Nous avions déjà trouvé cinq cadavres mutilés, dont celui d’un tricheur. C’était un guerrier qui ne possédait aucune sorte de capacité particulière, seuls sa force physique et son mana étaient améliorés. Les guerriers étaient toujours censés être assez monstrueux pour ne pas être tués par autre chose qu’un monstre de haut rang. Et même alors, ce serait difficile pour le monstre. En premier lieu, la raison pour laquelle nous avions quitté la grotte était que nous craignions de tomber sur ce haut monstre dans la région.
Après cela, nous avions été attaqués par Gerbera. J’avais vraiment supposé qu’elle avait tué ces étudiants… Ou plutôt, il se passait tellement de choses que je les avais complètement oubliés. Mais maintenant que Katou en avait parlé, Gerbera ne pouvait pas être la coupable. D’ailleurs, en y repensant, plusieurs autres faits étaient ressortis. Tous les cadavres semblaient avoir été déchiquetés par des dents. Gerbera n’était pas ce genre de bête carnivore.
« Des cadavres mutilés ? De quoi s’agit-il ? » demanda Gerbera.
Comme nous le pensions, elle ne savait rien d’eux. Cela voulait-il dire qu’il y avait un autre grand monstre dans les environs qui faisait figure d’exception parmi les monstres ? Les choses n’avaient aucun sens si ce n’était pas le cas, mais cela semblait quand même étrange.
Les monstres ne s’entendaient fondamentalement pas entre eux. Ils étaient même ouvertement hostiles les uns envers les autres selon les circonstances. Ce n’était pas comme dans un RPG où les monstres s’alignaient joyeusement côte à côte avec différentes espèces dans un front uni.
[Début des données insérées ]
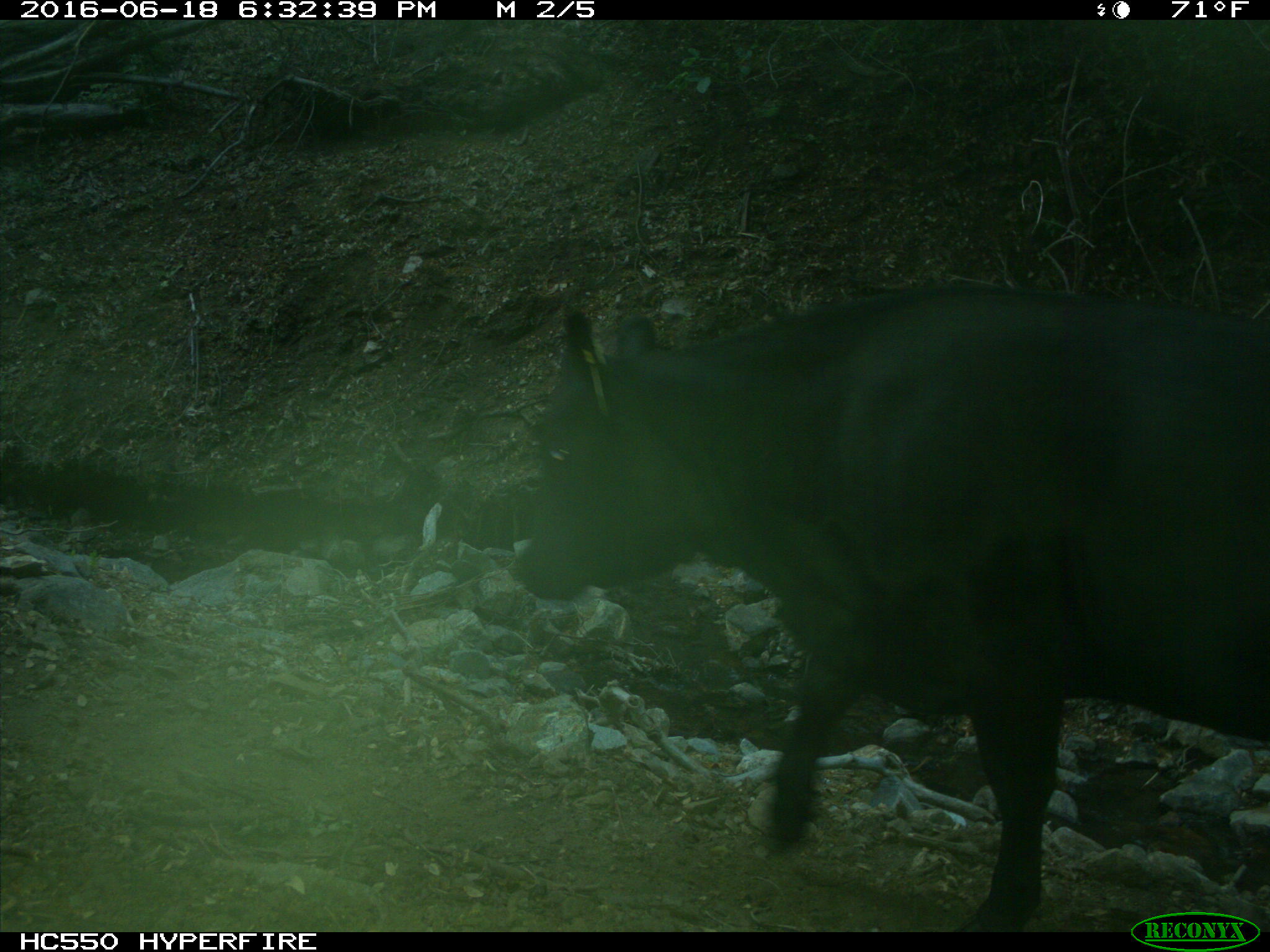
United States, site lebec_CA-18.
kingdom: Animalia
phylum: Chordata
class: Mammalia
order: Artiodactyla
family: Bovidae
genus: Bos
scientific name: Bos taurus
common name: domestic cow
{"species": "Bos taurus (domestic cow)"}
En fait, les monstres ne s’étaient même pas approchés du nid de l’arachnide dans lequel nous étions actuellement. C’était sans doute parce que les monstres qui étaient susceptibles de le faire avaient tous été exterminés au fil des ans. Il nous avait fallu cinq jours pour marcher depuis les cadavres mutilés jusqu’à ce nid. Un monstre aurait pu parcourir cette distance en beaucoup moins de temps.
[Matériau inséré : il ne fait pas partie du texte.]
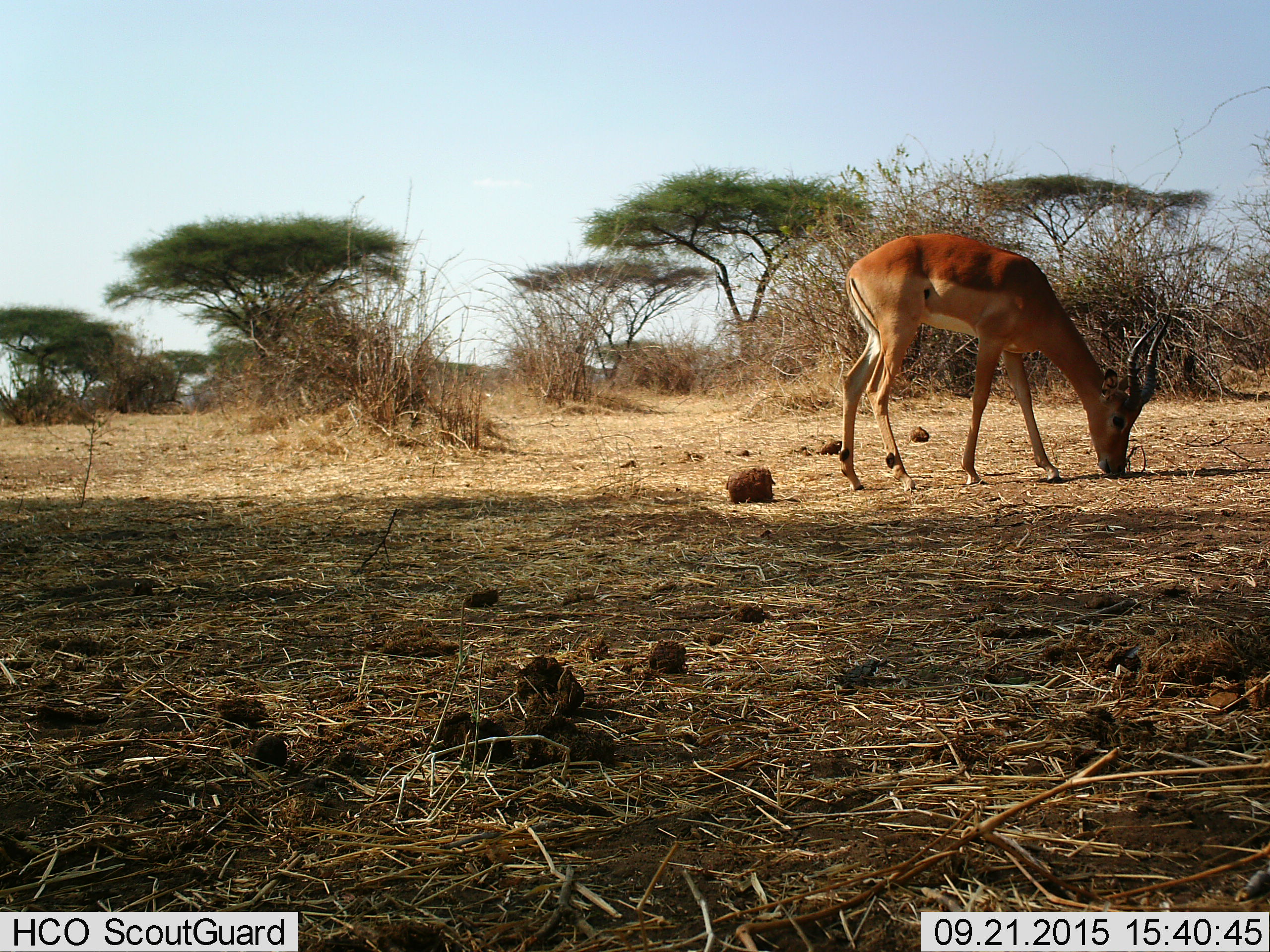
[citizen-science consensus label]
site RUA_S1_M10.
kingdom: Animalia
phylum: Chordata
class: Mammalia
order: Artiodactyla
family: Bovidae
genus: Aepyceros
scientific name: Aepyceros melampus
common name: impala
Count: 1.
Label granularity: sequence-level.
Un monstre devait accumuler du mana pendant de très nombreuses années pour devenir un monstre de haut rang. Par exemple, Gerbera avait déjà vécu de nombreuses vies humaines. S’il y avait un autre haut monstre dans une région aussi confinée, cela voudrait dire que les deux individus avaient coexisté pendant des siècles. Était-ce même possible ? Je n’avais pas d’autre choix que de le penser, il n’y avait aucune preuve du contraire.
« En tout cas, il faudra le garder à l’esprit, » avais-je conclu.
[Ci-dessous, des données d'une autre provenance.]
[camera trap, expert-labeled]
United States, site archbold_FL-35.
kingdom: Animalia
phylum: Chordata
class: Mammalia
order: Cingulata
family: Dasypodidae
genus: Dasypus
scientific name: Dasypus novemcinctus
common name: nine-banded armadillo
« C’est vrai, » répondit Katou.
Elle avait vraiment du talent. Elle m’avait fait remarquer quelque chose que je n’avais même pas réalisé. La qualifier de vive et capable… me semblait un peu déplacé, d’une certaine manière. Katou avait simplement le don de lire le flux. Même si je n’étais pas doué pour cela, elle avait l’air d’avoir une nature perspicace et intelligente. Comment était-elle capable de cela ? C’était un peu un mystère maintenant que j’y pense. Le simple fait de me demander comment elle avait pu inventer des choses comme ça avait commencé à me rendre suspicieux.
« … »
J’avais alors grincé des dents et j’avais enfoui mes souvenirs amers. J’étais dégoûté de moi-même de penser à la personne qui m’avait sauvé la vie de cette façon. On pourrait dire que je m’améliorais, puisque j’étais au moins conscient de moi-même maintenant, mais ce n’était pas une excuse valable. J’avais la responsabilité de rembourser la faveur de m’avoir sauvé la vie.
Ce n’était pas seulement une question morale. Katou avait couvert des domaines où j’avais une faille, tout comme elle le faisait maintenant. Gerbera avait raison de dire qu’elle méritait d’être consultée. En ce sens, je devais rapidement faire quelque chose pour ma relation avec elle.
Mais même si j’en reconnaissais la nécessité, je ne savais toujours pas quoi faire. Je m’étais donc rapidement couché pour me préparer à la dernière précieuse opportunité qui s’offrait à moi le lendemain avec Gerbera… Ce n’est que plus tard que j’avais réalisé que c’était une erreur.